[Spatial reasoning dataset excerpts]
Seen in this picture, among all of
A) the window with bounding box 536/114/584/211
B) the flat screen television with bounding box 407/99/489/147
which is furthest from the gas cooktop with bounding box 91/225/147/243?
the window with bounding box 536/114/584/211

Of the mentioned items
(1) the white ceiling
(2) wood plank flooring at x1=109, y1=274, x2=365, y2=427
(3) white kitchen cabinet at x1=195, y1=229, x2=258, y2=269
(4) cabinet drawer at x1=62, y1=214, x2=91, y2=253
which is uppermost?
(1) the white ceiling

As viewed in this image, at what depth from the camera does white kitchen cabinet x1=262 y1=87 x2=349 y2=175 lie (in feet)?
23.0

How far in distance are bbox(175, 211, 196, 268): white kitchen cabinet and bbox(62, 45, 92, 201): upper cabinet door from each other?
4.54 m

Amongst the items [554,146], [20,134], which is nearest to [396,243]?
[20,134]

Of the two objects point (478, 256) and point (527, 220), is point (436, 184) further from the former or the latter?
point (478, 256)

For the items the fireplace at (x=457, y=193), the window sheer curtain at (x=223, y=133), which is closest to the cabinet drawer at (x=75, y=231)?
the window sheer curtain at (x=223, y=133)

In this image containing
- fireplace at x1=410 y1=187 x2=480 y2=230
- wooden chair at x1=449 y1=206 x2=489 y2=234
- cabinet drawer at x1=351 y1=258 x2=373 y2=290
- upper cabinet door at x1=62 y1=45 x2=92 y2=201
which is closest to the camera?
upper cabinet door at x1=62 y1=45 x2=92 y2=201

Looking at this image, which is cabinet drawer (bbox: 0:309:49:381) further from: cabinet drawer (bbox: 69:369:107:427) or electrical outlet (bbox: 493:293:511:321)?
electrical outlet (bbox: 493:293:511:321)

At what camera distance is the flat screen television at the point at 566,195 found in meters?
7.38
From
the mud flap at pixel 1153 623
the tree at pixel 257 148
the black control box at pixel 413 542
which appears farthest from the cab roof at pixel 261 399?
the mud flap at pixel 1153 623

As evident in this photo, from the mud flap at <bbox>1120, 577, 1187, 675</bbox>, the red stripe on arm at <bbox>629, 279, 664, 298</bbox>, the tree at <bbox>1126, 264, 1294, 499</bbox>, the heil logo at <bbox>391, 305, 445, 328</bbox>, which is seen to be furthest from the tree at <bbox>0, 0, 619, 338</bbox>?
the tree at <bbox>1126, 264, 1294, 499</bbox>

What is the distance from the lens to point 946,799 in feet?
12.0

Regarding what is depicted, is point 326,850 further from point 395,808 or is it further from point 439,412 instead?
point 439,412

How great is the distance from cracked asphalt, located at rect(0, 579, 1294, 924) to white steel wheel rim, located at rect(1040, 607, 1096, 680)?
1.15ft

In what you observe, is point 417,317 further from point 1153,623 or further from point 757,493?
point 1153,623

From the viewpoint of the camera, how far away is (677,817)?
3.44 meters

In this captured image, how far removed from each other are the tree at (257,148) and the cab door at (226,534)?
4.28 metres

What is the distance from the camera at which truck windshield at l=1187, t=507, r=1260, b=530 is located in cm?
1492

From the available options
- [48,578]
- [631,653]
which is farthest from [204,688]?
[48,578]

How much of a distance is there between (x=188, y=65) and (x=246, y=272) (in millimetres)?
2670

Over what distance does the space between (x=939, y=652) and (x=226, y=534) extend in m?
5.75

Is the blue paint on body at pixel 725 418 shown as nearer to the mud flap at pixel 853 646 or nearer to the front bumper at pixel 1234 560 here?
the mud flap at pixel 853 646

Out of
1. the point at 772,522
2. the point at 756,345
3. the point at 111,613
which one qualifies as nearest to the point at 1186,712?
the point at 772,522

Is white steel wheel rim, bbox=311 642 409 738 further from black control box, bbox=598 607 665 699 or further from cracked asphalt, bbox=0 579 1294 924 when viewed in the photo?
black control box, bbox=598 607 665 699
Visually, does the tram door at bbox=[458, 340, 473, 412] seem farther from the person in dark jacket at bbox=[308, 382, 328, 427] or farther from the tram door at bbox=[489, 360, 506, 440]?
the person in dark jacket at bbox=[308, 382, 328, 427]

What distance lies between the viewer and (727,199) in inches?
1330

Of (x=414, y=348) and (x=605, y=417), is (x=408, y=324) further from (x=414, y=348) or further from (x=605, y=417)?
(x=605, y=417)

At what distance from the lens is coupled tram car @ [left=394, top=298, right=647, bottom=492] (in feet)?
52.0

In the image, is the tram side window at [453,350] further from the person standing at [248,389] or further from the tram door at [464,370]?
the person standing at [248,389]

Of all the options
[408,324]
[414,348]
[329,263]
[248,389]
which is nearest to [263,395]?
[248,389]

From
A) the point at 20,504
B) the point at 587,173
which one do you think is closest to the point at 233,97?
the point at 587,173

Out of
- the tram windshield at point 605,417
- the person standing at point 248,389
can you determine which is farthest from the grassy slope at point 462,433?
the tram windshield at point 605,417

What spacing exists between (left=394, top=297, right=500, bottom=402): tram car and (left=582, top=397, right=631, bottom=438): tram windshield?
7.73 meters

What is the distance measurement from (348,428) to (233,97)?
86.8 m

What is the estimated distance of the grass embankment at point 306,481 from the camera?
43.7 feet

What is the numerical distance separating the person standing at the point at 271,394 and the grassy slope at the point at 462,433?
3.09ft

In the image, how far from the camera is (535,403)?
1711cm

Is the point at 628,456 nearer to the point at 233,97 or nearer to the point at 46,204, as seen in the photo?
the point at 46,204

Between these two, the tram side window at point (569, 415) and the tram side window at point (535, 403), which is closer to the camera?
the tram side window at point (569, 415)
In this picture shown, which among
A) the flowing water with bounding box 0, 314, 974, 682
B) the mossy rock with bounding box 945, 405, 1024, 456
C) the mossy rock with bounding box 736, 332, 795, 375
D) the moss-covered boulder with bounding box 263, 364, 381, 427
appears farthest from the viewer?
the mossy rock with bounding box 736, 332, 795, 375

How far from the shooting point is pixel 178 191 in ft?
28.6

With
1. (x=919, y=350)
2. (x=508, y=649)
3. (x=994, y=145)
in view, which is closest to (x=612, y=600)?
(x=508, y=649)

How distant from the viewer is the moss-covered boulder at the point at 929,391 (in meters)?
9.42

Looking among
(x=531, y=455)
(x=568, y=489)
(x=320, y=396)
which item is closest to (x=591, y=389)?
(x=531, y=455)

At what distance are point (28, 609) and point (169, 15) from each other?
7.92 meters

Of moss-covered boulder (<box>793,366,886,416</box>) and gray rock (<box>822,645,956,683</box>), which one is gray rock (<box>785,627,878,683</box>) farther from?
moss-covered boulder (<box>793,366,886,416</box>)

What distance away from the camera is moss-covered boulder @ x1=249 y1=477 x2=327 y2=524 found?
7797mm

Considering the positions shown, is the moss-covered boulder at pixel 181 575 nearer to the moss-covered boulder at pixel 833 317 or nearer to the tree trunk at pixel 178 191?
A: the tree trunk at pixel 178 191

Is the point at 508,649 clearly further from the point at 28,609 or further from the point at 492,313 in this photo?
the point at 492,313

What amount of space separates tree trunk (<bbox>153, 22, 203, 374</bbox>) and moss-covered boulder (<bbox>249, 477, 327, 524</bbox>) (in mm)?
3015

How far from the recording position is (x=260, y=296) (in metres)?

- _EXERCISE DETAILS_:
Set down only these lines, exactly: the line containing "What distance away" and each line after it, through the end of the listing.

- _SOLVED EXERCISE_:
What distance away from the camera is moss-covered boulder @ x1=249 y1=477 x2=327 y2=524 found?
7797mm

Considering the positions shown, is the moss-covered boulder at pixel 181 575 nearer to the moss-covered boulder at pixel 833 317 or nearer to the tree trunk at pixel 178 191?
A: the tree trunk at pixel 178 191

Is the point at 508,649 clearly further from the point at 28,609 or further from the point at 492,313 in this photo?
the point at 492,313

What amount of space separates tree trunk (<bbox>153, 22, 203, 374</bbox>) and moss-covered boulder (<bbox>249, 477, 327, 524</bbox>) (in mm)?
3015

How far from the recording position is (x=260, y=296) (in metres)?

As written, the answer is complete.